───── Article
In <x78xbe2lm5.@mail.sysarch.com> Uri Guttman <u@stemsystems.com> writes:

>>>>>> "k" == kj  <s@987jk.com.invalid> writes:
>  k> In perlre the descriptions given for each item in the following
>  k> pairs are identical:
>the ? quantifier is non-greedy.

I'm aware of this, and of the greediness when the ? is absent.
This alone does not explain to me the usefulness of ? in the cases
cited.

>  k>   {n}   and {n}?     Match exactly n times
>don't see how ? can change this match. probably there for syntactic consistancy
>  k>   {n,}  and {n,}?    Match at least n times
>  k>   {n,m} and {n,m}?   Match at least n but not more than m times
>non-greedy makes sense with those two. with ? perl will try to match n times
>and succeed and not go further. backtracking later one can still cause

                                 ^^^^^^^^^^^^^^^^^^^^^^^^^^^^^^^^^^^^^^
>more matching to occur up to the limit (none or m).

 ^^^^^^^^^^^^^^^^^^^^^^^^^^^^^^^^^^^^^^^^^^^^^^^^^^^

OK, this is what I was missing, the "backtracking later..." bit.
I mean, if I just wanted "perl to try to match n times and succeed
and not go further" I'd just use {n}; no need for ? anywhere.

Still, I'm not entirely clear on the backtracking stuff you allude
to.  Could someone give me a concrete example where

  {n,}?

would be preferable to plain ol'

{n}

?

Thanks!

kj

--
NOTE: In my address everything before the first period is backwards;
and the last period, and everything after it, should be discarded.
──────────
Exercise set —
1 – Update the post on Perl quantifiers between "In <x78xbe2lm5.@mail.sysarch.com> Uri" and "the ? is absent.", inclusive, replacing "quantifier" with "modifier".
2 – Go on with the post on Perl quantifiers from the point at which it stops.
───── Dataset content
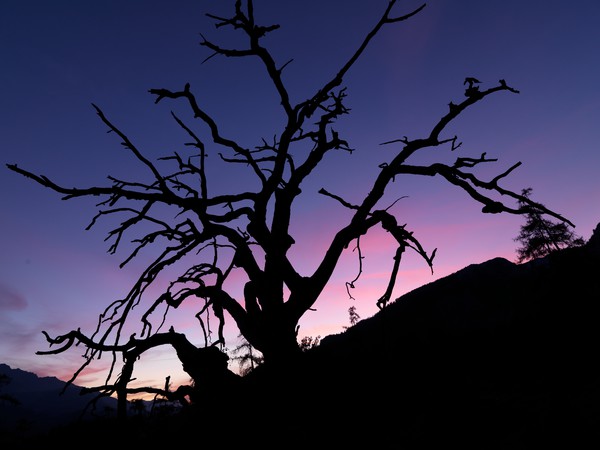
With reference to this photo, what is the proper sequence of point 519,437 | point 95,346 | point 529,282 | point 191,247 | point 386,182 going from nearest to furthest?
1. point 519,437
2. point 95,346
3. point 386,182
4. point 191,247
5. point 529,282

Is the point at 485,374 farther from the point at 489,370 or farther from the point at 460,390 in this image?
the point at 460,390

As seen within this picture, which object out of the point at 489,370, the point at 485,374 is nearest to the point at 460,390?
the point at 485,374

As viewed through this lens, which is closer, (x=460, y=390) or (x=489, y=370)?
(x=460, y=390)

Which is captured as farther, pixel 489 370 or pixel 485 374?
pixel 489 370

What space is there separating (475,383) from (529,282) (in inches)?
307

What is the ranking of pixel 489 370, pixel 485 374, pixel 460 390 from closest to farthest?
1. pixel 460 390
2. pixel 485 374
3. pixel 489 370

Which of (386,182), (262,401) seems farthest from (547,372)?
(262,401)

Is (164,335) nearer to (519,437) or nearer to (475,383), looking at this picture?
(519,437)

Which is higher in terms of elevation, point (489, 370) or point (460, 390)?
point (489, 370)

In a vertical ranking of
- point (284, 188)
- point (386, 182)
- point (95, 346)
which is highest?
point (284, 188)

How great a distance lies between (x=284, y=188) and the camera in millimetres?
6070

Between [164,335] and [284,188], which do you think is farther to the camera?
[284,188]

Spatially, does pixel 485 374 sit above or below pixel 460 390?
above

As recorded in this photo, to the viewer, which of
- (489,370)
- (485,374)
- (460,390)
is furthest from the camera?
(489,370)
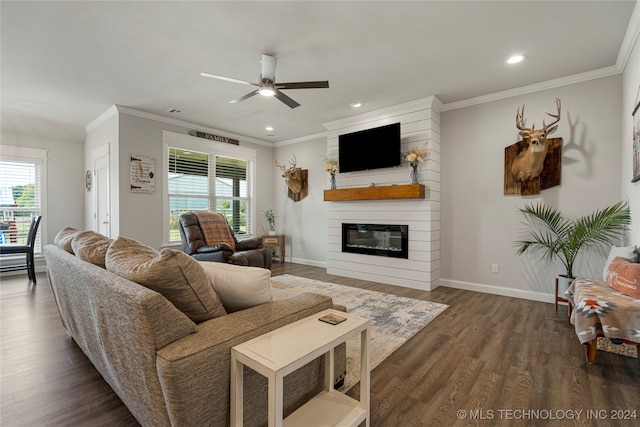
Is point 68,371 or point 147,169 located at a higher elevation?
point 147,169

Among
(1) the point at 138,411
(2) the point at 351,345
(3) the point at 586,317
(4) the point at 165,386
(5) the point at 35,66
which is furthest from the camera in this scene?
(5) the point at 35,66

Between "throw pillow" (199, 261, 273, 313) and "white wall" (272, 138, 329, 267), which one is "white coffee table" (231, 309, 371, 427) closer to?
"throw pillow" (199, 261, 273, 313)

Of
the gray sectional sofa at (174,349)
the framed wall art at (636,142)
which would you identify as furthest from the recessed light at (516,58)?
the gray sectional sofa at (174,349)

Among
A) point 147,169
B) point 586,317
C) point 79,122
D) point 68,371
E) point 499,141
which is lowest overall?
point 68,371

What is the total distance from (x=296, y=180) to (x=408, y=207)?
8.46 ft

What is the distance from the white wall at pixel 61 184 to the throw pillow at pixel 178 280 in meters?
5.72

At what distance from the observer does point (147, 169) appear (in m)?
4.66

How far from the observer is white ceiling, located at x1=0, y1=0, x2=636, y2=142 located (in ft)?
7.63

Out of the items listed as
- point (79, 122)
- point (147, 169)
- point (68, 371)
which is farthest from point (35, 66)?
point (68, 371)

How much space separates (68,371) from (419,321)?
290cm

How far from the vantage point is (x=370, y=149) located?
15.2ft

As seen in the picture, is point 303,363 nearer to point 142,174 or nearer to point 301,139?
point 142,174

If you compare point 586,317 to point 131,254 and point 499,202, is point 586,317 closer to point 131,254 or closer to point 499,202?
point 499,202

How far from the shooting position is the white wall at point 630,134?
255 centimetres
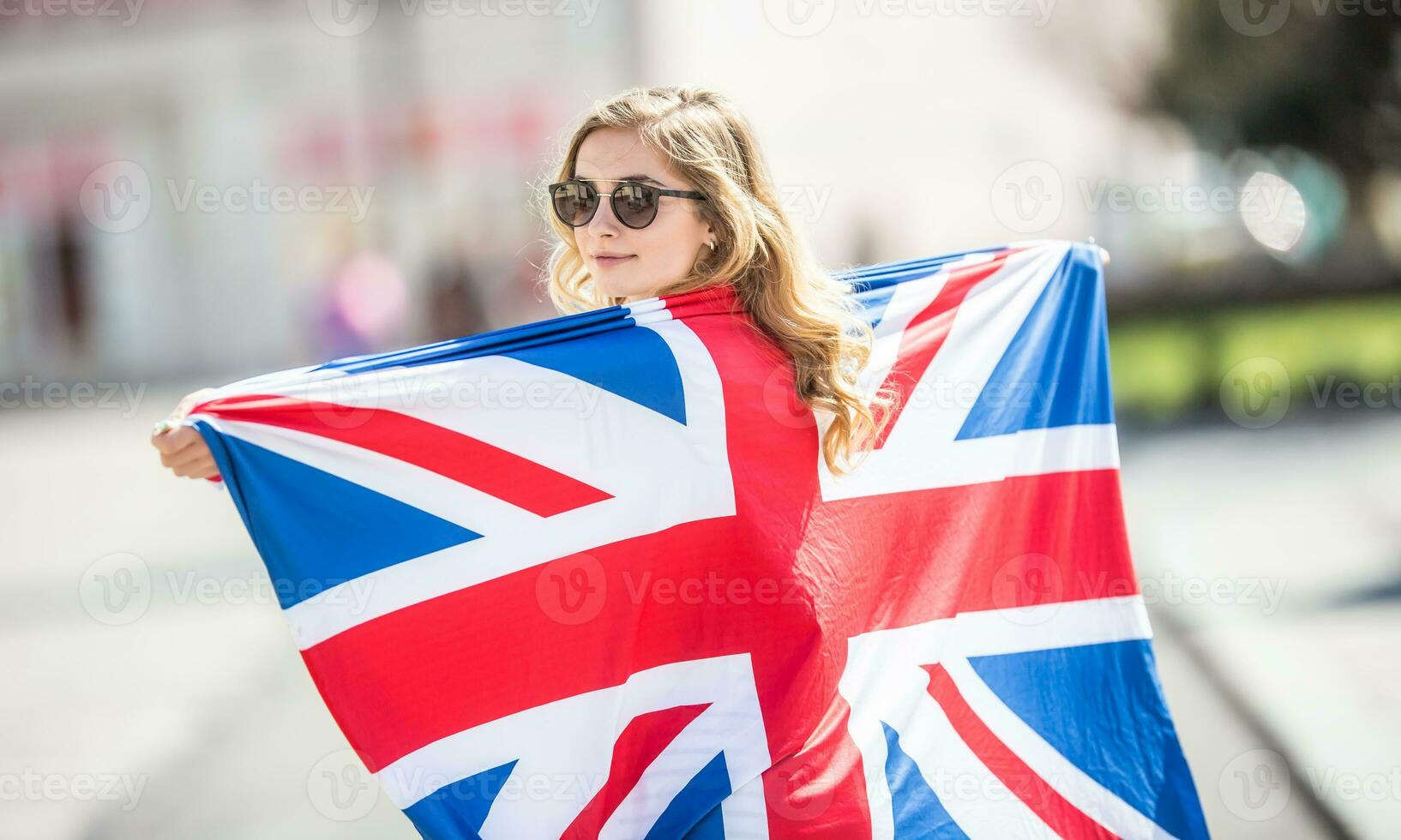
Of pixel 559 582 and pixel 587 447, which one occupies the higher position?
pixel 587 447

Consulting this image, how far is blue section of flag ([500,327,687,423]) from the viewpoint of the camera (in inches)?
94.1

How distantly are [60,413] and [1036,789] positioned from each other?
21.1m

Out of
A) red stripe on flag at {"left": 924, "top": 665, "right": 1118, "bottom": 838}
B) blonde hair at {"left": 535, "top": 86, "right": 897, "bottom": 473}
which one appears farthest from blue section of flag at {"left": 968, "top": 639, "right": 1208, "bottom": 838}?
blonde hair at {"left": 535, "top": 86, "right": 897, "bottom": 473}

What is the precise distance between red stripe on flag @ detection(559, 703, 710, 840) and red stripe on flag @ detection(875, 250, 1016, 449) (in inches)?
29.4

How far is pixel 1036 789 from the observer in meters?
2.74

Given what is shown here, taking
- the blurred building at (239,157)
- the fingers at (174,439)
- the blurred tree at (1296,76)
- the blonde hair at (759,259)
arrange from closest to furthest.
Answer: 1. the fingers at (174,439)
2. the blonde hair at (759,259)
3. the blurred tree at (1296,76)
4. the blurred building at (239,157)

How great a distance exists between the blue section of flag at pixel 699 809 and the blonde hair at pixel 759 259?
62 cm

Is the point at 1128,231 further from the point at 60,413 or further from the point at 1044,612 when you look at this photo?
the point at 1044,612

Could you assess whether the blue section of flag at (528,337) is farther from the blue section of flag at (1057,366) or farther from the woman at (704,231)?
the blue section of flag at (1057,366)

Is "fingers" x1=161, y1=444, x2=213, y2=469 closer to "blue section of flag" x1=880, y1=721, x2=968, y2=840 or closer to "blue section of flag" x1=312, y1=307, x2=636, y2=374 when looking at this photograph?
"blue section of flag" x1=312, y1=307, x2=636, y2=374

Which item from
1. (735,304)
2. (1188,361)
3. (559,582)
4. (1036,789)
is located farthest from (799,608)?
(1188,361)

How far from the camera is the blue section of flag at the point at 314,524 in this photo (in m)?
2.34

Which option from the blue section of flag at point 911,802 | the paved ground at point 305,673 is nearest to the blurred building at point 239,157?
the paved ground at point 305,673

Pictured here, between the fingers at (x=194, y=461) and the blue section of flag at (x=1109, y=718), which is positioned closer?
the fingers at (x=194, y=461)
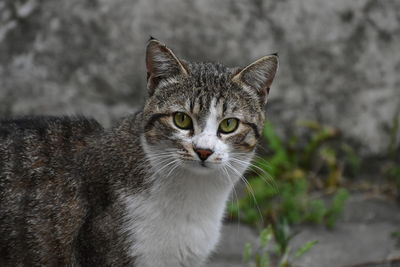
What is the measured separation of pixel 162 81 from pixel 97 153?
641 millimetres

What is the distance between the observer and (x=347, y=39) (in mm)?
7004

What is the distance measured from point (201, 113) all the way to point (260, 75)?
526 mm

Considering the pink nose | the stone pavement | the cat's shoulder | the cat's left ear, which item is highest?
the cat's left ear

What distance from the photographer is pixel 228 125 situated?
416 cm

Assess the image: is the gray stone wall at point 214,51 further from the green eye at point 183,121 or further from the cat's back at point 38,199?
the green eye at point 183,121

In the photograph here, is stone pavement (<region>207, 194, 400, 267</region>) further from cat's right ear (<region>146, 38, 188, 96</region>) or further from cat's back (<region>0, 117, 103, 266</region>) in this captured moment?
cat's right ear (<region>146, 38, 188, 96</region>)

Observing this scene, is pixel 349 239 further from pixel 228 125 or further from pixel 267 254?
pixel 228 125

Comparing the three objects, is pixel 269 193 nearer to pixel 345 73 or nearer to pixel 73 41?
pixel 345 73

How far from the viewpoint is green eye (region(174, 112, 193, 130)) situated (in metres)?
4.11

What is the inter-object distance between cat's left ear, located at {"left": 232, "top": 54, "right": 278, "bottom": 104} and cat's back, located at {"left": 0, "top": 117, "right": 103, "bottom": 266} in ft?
3.74

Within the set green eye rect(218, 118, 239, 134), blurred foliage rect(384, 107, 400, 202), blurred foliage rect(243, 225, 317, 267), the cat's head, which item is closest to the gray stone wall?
blurred foliage rect(384, 107, 400, 202)

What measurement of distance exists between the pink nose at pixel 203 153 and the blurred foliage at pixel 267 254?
1.22m

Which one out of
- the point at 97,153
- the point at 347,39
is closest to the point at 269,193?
the point at 347,39

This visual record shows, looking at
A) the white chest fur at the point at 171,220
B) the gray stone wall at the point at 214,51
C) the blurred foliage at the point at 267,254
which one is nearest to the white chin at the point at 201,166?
the white chest fur at the point at 171,220
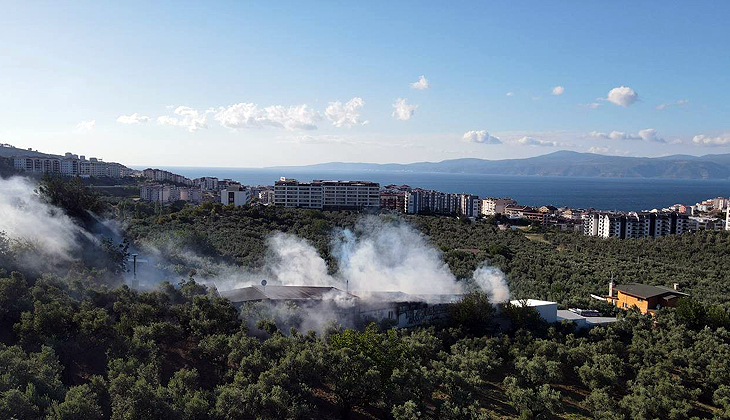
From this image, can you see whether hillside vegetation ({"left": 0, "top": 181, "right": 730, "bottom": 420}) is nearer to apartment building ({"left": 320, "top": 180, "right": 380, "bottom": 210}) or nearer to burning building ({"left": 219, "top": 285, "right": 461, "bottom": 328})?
burning building ({"left": 219, "top": 285, "right": 461, "bottom": 328})

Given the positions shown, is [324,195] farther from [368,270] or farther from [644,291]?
[644,291]

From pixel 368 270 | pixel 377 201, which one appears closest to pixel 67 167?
pixel 377 201


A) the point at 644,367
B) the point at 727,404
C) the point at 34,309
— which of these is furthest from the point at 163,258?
the point at 727,404

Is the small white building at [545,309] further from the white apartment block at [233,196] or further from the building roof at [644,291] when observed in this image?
the white apartment block at [233,196]

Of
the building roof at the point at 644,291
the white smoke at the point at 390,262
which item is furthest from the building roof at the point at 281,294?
the building roof at the point at 644,291

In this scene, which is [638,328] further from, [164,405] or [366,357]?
[164,405]

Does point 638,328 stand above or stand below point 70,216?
below
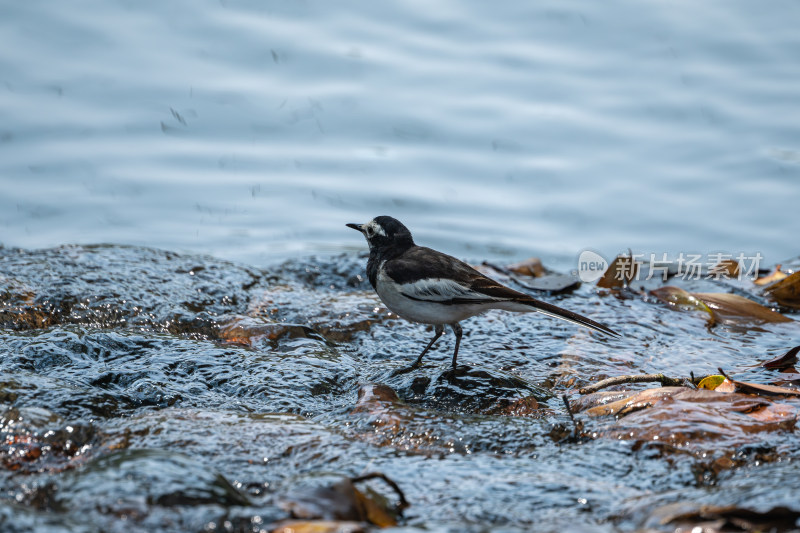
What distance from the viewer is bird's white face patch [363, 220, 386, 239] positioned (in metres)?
6.76

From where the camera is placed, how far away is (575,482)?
13.5 ft

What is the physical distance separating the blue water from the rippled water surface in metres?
0.05

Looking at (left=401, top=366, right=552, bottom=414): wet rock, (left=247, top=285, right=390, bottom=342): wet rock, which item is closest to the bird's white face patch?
(left=247, top=285, right=390, bottom=342): wet rock

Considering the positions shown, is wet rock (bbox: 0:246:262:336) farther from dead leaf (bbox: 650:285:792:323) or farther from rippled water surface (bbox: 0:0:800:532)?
dead leaf (bbox: 650:285:792:323)

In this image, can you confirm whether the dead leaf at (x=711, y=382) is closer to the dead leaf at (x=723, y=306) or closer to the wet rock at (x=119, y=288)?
the dead leaf at (x=723, y=306)

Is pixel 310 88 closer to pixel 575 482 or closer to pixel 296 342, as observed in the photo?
pixel 296 342

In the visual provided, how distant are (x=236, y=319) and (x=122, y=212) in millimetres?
4272

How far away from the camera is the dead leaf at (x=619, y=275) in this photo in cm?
845

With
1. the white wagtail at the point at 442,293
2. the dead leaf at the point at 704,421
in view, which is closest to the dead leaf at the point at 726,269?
the white wagtail at the point at 442,293

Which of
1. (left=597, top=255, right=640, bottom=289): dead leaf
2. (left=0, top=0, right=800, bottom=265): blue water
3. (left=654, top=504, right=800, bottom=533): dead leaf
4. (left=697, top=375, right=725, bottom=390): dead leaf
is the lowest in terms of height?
(left=654, top=504, right=800, bottom=533): dead leaf

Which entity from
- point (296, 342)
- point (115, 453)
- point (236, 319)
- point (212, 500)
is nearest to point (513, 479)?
point (212, 500)

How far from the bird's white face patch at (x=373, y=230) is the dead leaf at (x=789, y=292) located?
3742mm

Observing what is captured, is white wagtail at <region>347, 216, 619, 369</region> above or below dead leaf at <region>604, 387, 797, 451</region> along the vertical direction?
above

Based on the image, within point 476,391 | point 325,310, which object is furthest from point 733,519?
point 325,310
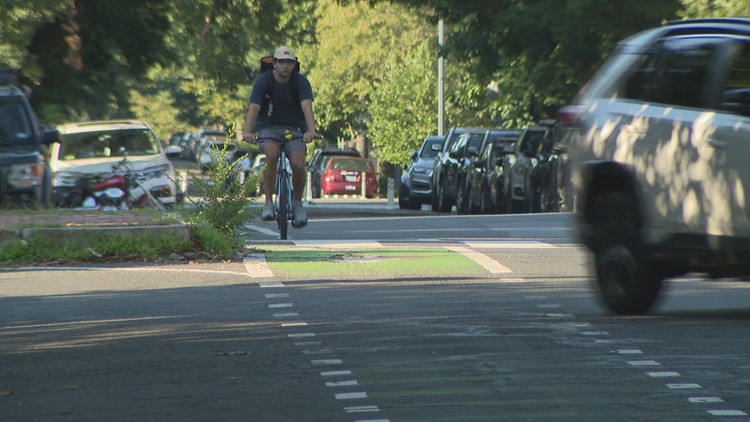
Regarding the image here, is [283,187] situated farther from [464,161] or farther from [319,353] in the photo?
[464,161]

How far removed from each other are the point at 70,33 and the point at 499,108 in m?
20.9

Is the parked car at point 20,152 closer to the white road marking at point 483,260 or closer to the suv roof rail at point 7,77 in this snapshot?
the suv roof rail at point 7,77

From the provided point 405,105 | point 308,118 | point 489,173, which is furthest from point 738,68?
point 405,105

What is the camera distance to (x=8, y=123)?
22.6 meters

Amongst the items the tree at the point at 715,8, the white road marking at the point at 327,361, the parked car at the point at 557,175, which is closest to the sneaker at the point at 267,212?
the white road marking at the point at 327,361

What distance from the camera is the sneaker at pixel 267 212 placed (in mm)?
17266

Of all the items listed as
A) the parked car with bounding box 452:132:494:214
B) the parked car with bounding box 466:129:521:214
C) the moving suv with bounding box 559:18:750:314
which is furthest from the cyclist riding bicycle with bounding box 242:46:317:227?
the parked car with bounding box 452:132:494:214

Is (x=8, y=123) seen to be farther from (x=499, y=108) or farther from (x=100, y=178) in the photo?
(x=499, y=108)

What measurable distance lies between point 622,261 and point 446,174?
27.6m

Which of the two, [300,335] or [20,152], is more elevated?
[20,152]

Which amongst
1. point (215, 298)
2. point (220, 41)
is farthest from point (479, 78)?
point (215, 298)

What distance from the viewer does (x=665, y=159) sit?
10383 mm

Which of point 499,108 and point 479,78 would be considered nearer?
point 479,78

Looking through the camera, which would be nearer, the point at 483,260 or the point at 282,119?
the point at 483,260
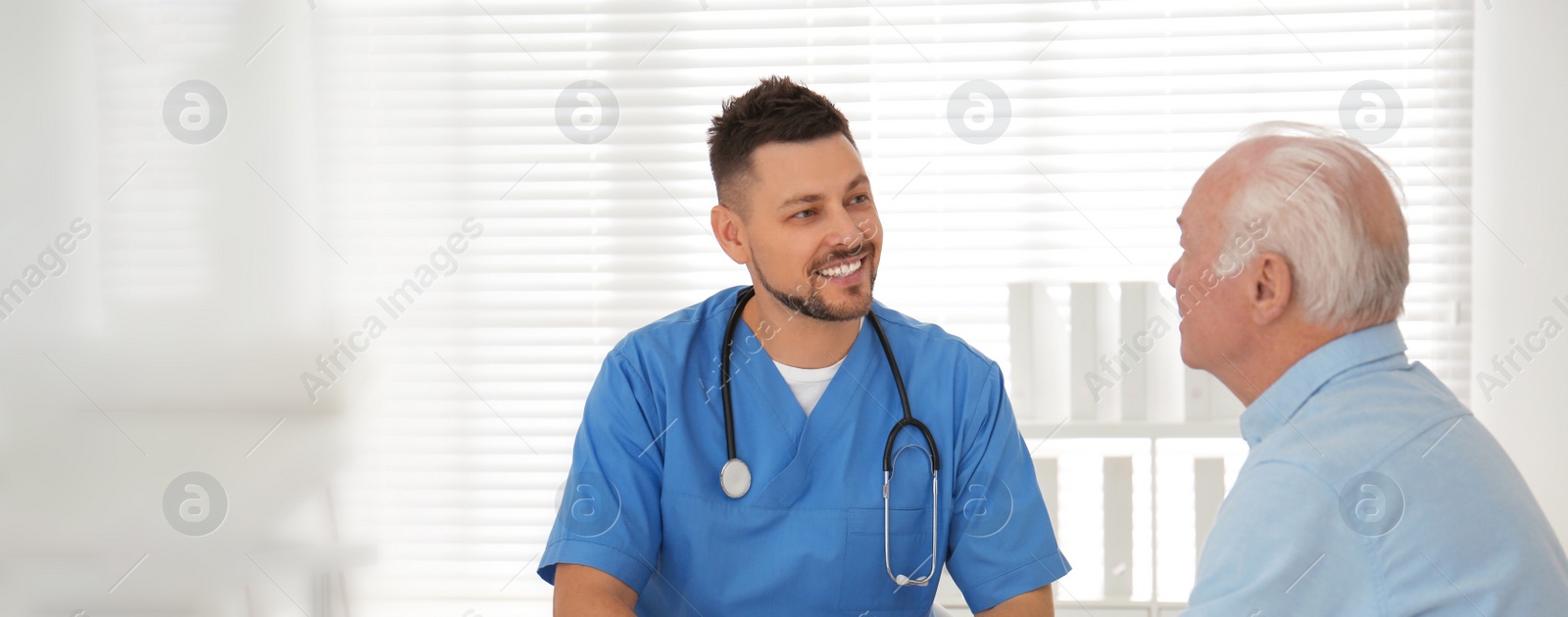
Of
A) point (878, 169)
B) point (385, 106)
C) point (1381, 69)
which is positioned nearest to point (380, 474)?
point (385, 106)

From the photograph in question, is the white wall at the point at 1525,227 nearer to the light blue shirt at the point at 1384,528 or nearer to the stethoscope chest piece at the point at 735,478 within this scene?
the light blue shirt at the point at 1384,528

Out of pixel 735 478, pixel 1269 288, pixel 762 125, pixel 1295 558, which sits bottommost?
pixel 1295 558

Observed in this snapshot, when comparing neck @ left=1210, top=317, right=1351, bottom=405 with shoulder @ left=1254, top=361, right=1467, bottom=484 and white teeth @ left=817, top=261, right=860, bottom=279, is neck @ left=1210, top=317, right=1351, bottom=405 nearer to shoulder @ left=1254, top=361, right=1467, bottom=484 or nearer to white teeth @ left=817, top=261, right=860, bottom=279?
shoulder @ left=1254, top=361, right=1467, bottom=484

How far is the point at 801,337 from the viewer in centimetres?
159

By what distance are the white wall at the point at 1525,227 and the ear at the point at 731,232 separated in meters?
1.91

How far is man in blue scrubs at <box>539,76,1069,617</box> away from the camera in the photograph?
1475mm

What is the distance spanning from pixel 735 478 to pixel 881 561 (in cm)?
23

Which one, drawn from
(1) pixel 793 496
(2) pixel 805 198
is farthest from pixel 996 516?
(2) pixel 805 198

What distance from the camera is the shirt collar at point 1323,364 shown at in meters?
0.99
──────────
Responses to the exercise —
1 –
In <x78xbe2lm5.@mail.sysarch.com> Uri Guttman <u@stemsystems.com> writes:

>>>>>> "k" == kj  <s@987jk.com.invalid> writes:
>  k> In perlre the descriptions given for each item in the following
>  k> pairs are identical:
>the ? modifier is non-greedy.

I'm aware of this, and of the greediness when the ? is absent.

2 –
kj wrote:
> In <x78xbe2lm5.@mail.sysarch.com> Uri Guttman <u@stemsystems.com> writes:

>>>>>>> "k" == kj  <s@987jk.com.invalid> writes:

>>  k> In perlre the descriptions given for each item in the following
>>  k> pairs are identical:

>> the ? quantifier is non-greedy.

> I'm aware of this, and of the greediness when the ? is absent.
> This alone does not explain to me the usefulness of ? in the cases
> cited.

Please read

     perldoc -q greedy

That FAQ entry might help clarifying the greediness concept.

--
Gunnar Hjalmarsson
Email: http://www.gunnar.cc/cgi-bin/contact.pl

>>>>> "k" == kj  <s@987jk.com.invalid> writes:

  k> In <x78xbe2lm5.@mail.sysarch.com> Uri Guttman <u@stemsystems.com> writes:

  k> {n,}  and {n,}?    Match at least n times
  k> {n,m} and {n,m}?   Match at least n but not more than m times

  >> non-greedy makes sense with those two. with ? perl will try to
  >> match n times and succeed and not go further. backtracking later
  >> one can still cause
  k>                                  ^^^^^^^^^^^^^^^^^^^^^^^^^^^^^^^^^^^^^^
  >> more matching to occur up to the limit (none or m).
  k>  ^^^^^^^^^^^^^^^^^^^^^^^^^^^^^^^^^^^^^^^^^^^^^^^^^^^

  k> OK, this is what I was missing, the "backtracking later..." bit.
  k> I mean, if I just wanted "perl to try to match n times and succeed
  k> and not go further" I'd just use {n}; no need for ? anywhere.

  k> Still, I'm not entirely clear on the backtracking stuff you allude
  k> to.  Could someone give me a concrete example where

  k>   {n,}?

  k> would be preferable to plain ol'

  k> {n}

you have to know what backtracking is first. it happens when a variable
length match fails in a later part. this can happen with {n,m}? if that
matches n or more things but then fails to match afterwards. the regex
engine will then backtrack over the failed match and redo the previous
part (the n,m stuff) with a longer match. so it could fail on n but
match n+1 and then the next part could match. now if it could actually
match up to m times it won't with ? since non-greedy means stop as soon
as you have enough for a complete match. it wouldn't be too hard to show
a case where {n} fails but {n,m}? would match with more than n repeated
matches. but i am too tired to come up with it. i am sure others here
can do it.

but as i said, {n}? is the same as {n} since there is no variable length
there. ? only makes sense on a variable length match like + * {n,} and
{n,m}.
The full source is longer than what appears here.